Sé que no me darás tiempo a llevarte hasta el espejo
para que veas en tu cara las huellas moradas de mi boca.
Te encenderás como solo mi pasión puede encenderte…
Me abrazarás y tal vez me empujes al sofá…

Ay, qué rico ese arrebato.
Habrá que preparar la cena. La cena, sí.
Esperemos un poco. 
¡Qué relajo!

No te olvides otra vez el pintalabios en mi mesa
¿De veras quieres que tramitemos el divorcio?
¿Quién te ha dado la tarjeta de ese abogado?
¿Hay algún tipo que te gusta por ahí fuera?
¿No será amigo tuyo el fontanero?
¿Vas a ligarte al calvo?
No he vuelto a ver a la veinteañera del supermercado.
Era bonita.
Si sigues besándome en el pecho,
no pondré la mesa…
Amor mío, ya cenaremos más tarde.

Si mañana te olvidas otra vez el pintalabios en mi mesa,
tardaremos mucho tiempo en divorciarnos.

viernes, 15 de diciembre de 2017

Una canción celeste

Fue una canción celeste ¿recuerdas?
Éramos deseo y la música
nos convirtió al amor.

Mírame y cierra después los ojos.
Yo te besaré en los párpados,
sentiré la calidez de tus ensueños
y abrazaré el delirio
de habitar los campos de tu mente,
ubérrimos.

En silencio, yo también
imaginaré un paraíso para ti.
Después te tomaré la mano
y al oído
te diré el secreto para entrar en él:
recordar aquella celeste melodía
a la vez que la recuerdo yo.

Me hallaré, entonces, en tu cielo
y tú en el mío,
entregados uno a otro
y uno y otro al infinito.
Y cada día, cada noche y cada día,
escucharemos nuevamente la canción
que llevó nuestra pasión
a la armonía.











lunes, 11 de diciembre de 2017

Tu piel

Tú te quitas la ropa
para estar conmigo,
para hacerme sentir tu piel,
cálida y dulce, 
para hacerme sentir lo que tú sientes.

Yo me desnudo de mí mismo
para que apenas me percibas,
para que goces por entero de ti misma
y para que mañana,
después, quizá, del olvido,
sigas sintiendo tu piel toda
cuando de nuevo te desnudes
como ahora.

sábado, 9 de diciembre de 2017

Los bocados y los besos

Las cosas buenas te reciben con amor
si eres capaz de dejarte enamorar por ellas,
de improviso.

Son como emociones entresoñadas
que te agasajan en tus horas de pausa,
sin aviso,
como si las merecieras,
como si hubieras estado siempre enamorado
de esas cosas.

Así, las aguas finas y los vinos vivos.
Y los besos.
Así, unas sopas de ajo en días fríos,
berenjenas a la brasa, aceite y pan.
Y los besos
Así, las alubias pochas (con guindilla),
las lentejas salteadas
y los besos,
Así, los dulces postres y los besos dulces.
Así, las castañas confitadas o tostadas
y las nueces que partes una a una, sin premura,
y otra vez los besos.

Así, un revuelto de trigueros, entre besos,
o unas papas hervidas, con su piel arrugadita,
son bocados gloriosos
para quienes saborean la gloria sin remilgos.

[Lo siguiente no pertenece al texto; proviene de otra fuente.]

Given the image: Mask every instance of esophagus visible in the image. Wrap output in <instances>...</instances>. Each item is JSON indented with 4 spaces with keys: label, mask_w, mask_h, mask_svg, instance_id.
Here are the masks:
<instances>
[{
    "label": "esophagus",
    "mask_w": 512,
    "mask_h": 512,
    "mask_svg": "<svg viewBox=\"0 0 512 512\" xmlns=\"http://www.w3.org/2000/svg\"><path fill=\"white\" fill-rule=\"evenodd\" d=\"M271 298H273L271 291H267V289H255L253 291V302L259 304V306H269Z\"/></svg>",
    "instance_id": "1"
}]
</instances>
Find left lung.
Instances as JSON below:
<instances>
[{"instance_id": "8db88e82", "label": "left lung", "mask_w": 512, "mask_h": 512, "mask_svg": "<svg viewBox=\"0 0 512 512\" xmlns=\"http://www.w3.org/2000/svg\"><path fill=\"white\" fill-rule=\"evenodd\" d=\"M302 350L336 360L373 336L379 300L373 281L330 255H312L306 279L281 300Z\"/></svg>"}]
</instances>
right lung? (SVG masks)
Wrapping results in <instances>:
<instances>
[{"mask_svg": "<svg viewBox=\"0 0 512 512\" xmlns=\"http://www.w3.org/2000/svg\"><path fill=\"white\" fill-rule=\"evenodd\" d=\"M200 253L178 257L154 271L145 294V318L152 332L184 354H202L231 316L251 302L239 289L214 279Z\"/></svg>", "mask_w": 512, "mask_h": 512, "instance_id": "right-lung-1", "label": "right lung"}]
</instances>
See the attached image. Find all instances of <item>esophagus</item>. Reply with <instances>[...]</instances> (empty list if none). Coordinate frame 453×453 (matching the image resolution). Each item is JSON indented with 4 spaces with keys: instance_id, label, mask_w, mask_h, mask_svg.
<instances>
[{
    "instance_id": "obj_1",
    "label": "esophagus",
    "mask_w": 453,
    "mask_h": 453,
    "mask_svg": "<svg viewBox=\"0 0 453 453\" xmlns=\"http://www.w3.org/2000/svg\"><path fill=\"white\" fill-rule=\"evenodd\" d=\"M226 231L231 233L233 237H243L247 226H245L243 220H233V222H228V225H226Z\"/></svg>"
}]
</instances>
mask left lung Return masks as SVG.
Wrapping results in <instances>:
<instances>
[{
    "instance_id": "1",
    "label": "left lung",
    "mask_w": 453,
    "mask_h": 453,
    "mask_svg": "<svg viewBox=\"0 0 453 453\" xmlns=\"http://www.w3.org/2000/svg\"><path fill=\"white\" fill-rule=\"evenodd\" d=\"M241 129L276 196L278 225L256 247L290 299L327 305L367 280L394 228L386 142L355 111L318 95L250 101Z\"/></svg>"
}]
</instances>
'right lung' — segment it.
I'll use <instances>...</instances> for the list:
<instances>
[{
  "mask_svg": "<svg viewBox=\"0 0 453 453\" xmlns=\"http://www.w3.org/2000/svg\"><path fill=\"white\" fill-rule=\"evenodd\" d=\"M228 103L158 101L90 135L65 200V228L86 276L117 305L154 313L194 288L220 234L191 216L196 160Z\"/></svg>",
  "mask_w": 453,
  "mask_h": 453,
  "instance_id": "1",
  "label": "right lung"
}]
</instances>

Esa gloria es pasajera como el beso,
como las glorias todas, más o menos,
pero queda en la memoria de los labios
la vivencia,
pues los labios que han vivido buenas cosas,
los que no tienen prisa cuando son felices,
los que degustan con calma deleitosa
los bocados y los besos,
nunca olvidan.

martes, 5 de diciembre de 2017

Palomitas de maíz

(Escrito originalmente a finales marzo. Véanse las posdatas).

Tuve una amante, novia, esposa,
que gustaba de ir al cine a comer palomitas.
Casi nunca me imponía la película a ver,
pero sí las palomitas, que hacía crujir
entre sus hermosos dientes
que lucía al girarse hacía mí
sonriéndome, no sé si por cariño
o para exhibir el placer que le causaba 
verme obligado a aceptar esas cositas suyas.
Era una muchacha esbelta y bella
que cuidaba su figura y, para ello,
su alimentación:
poca sal y poco azúcar.
Pero en el cine se sentía precisada
de tener en el regazo un envase de palomitas
y a veces, al lado, una bebida de soda.
Le daba lo mismo que acabáramos de salir
de un restaurante.
Nada más entrar al recinto del cine
se iba a la barra en que expendían las golosinas
y pedía palomitas,
— Deme el tamaño grande.
Y se giraba hacia mí.
— Son cinco euros, churri. ¿Tú no quieres?
— No, acabamos de comer.

También tuve otra novia
que pedía palomitas en el cine
y a veces la merienda y todo.
Pero ella, además, escogía las películas
y le gustaban las de acción
y gozaba viéndolas en esos cines de butacas anchísimas
para repantigarse o hasta sentarse en posición de loto.
Ahí, con los filmes de sonora acción
(la secuela de ‘Matrix’ la vimos cuatro veces,
aunque yo nunca acabé de entenderla)
apenas se escuchaba el crujir de las palomitas
y he de reconocer que yo también comía,
porque íbamos a la segunda sesión,
esa que echan a la hora del aperitivo vespertino.
Creo que lo de las palomitas es un vicio,
a veces divertido, como hacerlas en casa en la sartén.
Y en el cine, cuando las películas son incoherentes,
ayudan a pasar el rato. Con esa sal, 
a la salida apetece más tomarse una copa de cava.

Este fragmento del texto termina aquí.